> PROBLEM SET:
(1) Reproduce the passage from the literature curriculum description between "The three components" and "optional fun/reinforcement exercises.", inclusive.
(2) Which component does the literature curriculum description call the "glue" that holds the whole program together?
(3) According to the literature curriculum description, what items may a Student Packet include?

> READING PASSAGE:
The three components of this program are designed to be complementary and to be used together. The Student Workbook is the student's textual companion as they study the literature selections. This consumable book is the place for the student to "do" their work. It provides worktext space for all the essential exercises as well as some optional fun/reinforcement exercises.
The Teacher Guide is the "glue" that holds the whole program together providing a philosophical and methodical overview of the program and a weekly planning schedule (lesson plans) as well as chapter-by-chapter answers and teaching helps.
The last component is the excellent Literature Selections that are the heart of the program. Classics, familiar, non-familiar, poetry, and, occasionally, surprising choices all find their way onto the book lists for each grade level. While you may be able to locate some or all of the books at a library, we also offer Literature Packages for each guide that include the necessary books. You and your student are encouraged to read, enjoy, and profit from the year's literature studies. ~ Janice
If you're looking for a study guide for a specific book, Novel Units probably has it covered! They produce hundreds of literature guides - only a sampling of them is listed here.
Teacher Guides are 30-40 pages - not voluminous, but enough for good coverage of the book. Format of the guides vary somewhat by grade level, but feature some common elements. They begin with a synopsis of the book and its author, and some pre-reading activities that serve both to provide background for the novel study and initiate student involvement. This segment also gets readers thinking about the story. Chapter by chapter (in some guides, multiple chapters) lesson plans contain vocabulary words, discussion questions (with answers), and suggested activities. Some guides also include writing ideas. Literature concepts/skills appear here and there. Some guides contain reproducible graphic organizers to aid student analysis. All include some culminating questions and activities. Again, these vary in scope and type by guide. There are no objective or essay tests, but each guide ends with a student assessment page that provides a list of projects or exercises to be completed to help evaluate student understanding.
Student Packets, although not available for every book, vary somewhat by grade level and book. Student packets may include: activity pages, study guide, graphic organizers, writing and/or listening and speaking prompts, critical thinking challenges, quizzes and a unit test. Answers are included in the back, along with an essay evaluation form (i.e. rubric). Student packets are not reproducible.

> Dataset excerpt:

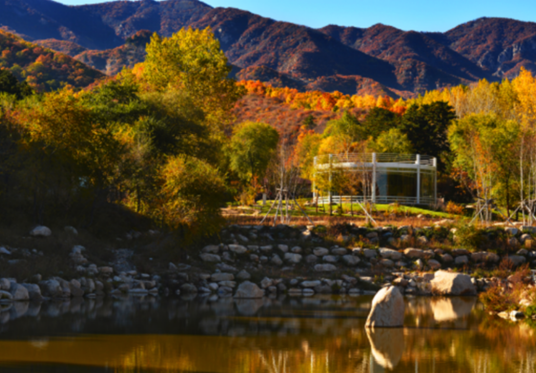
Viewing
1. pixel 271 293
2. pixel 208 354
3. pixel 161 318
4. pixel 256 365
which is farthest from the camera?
pixel 271 293

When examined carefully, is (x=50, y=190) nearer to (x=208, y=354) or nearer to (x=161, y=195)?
(x=161, y=195)

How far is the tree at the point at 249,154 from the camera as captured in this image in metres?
57.5

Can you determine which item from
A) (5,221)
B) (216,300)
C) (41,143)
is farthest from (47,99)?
(216,300)

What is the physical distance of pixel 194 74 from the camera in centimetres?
3850

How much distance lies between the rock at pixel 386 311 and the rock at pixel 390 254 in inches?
393

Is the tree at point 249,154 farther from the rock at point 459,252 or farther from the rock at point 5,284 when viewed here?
the rock at point 5,284

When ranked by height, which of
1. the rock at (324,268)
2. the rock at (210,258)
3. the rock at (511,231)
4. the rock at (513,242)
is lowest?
the rock at (324,268)

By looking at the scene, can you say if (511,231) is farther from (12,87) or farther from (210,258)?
(12,87)

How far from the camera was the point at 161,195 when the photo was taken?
2247 cm

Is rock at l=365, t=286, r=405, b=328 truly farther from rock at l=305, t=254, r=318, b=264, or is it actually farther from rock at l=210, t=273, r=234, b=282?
rock at l=305, t=254, r=318, b=264

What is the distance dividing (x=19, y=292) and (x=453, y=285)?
14829mm

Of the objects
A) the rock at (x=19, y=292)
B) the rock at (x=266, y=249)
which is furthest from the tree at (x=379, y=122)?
the rock at (x=19, y=292)

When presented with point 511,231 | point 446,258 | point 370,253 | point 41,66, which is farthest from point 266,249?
point 41,66

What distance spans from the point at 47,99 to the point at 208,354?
1631 centimetres
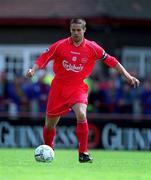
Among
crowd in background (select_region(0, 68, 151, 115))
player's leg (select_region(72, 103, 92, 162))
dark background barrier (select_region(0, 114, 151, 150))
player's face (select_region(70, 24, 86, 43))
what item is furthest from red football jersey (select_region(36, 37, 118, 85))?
crowd in background (select_region(0, 68, 151, 115))

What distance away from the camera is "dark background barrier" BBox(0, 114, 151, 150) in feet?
69.1

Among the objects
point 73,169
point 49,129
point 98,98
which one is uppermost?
point 98,98

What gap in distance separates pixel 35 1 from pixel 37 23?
0.77m

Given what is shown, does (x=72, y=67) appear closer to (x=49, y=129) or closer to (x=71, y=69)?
(x=71, y=69)

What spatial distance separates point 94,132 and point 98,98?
181 centimetres

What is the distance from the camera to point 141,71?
3000cm

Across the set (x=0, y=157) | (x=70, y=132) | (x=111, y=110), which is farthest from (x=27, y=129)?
(x=0, y=157)

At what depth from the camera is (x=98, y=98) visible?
2289cm

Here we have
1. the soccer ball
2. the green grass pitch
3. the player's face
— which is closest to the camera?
the green grass pitch

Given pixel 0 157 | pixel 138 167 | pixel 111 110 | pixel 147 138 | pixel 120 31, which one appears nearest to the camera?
pixel 138 167

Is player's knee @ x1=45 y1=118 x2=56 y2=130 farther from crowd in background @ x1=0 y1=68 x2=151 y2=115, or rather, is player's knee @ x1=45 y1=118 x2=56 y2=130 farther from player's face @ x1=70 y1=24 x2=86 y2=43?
crowd in background @ x1=0 y1=68 x2=151 y2=115

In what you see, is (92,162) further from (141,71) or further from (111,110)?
(141,71)

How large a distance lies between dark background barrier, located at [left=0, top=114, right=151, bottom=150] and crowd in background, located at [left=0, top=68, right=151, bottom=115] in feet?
4.81

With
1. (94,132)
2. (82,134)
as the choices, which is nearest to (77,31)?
(82,134)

> ANSWER SET:
(1)
The three components of this program are designed to be complementary and to be used together. The Student Workbook is the student's textual companion as they study the literature selections. This consumable book is the place for the student to "do" their work. It provides worktext space for all the essential exercises as well as some optional fun/reinforcement exercises.

(2) The Teacher Guide

(3)
- Activity pages
- Study guide
- Graphic organizers
- Writing and/or listening and speaking prompts
- Critical thinking challenges
- Quizzes
- A unit test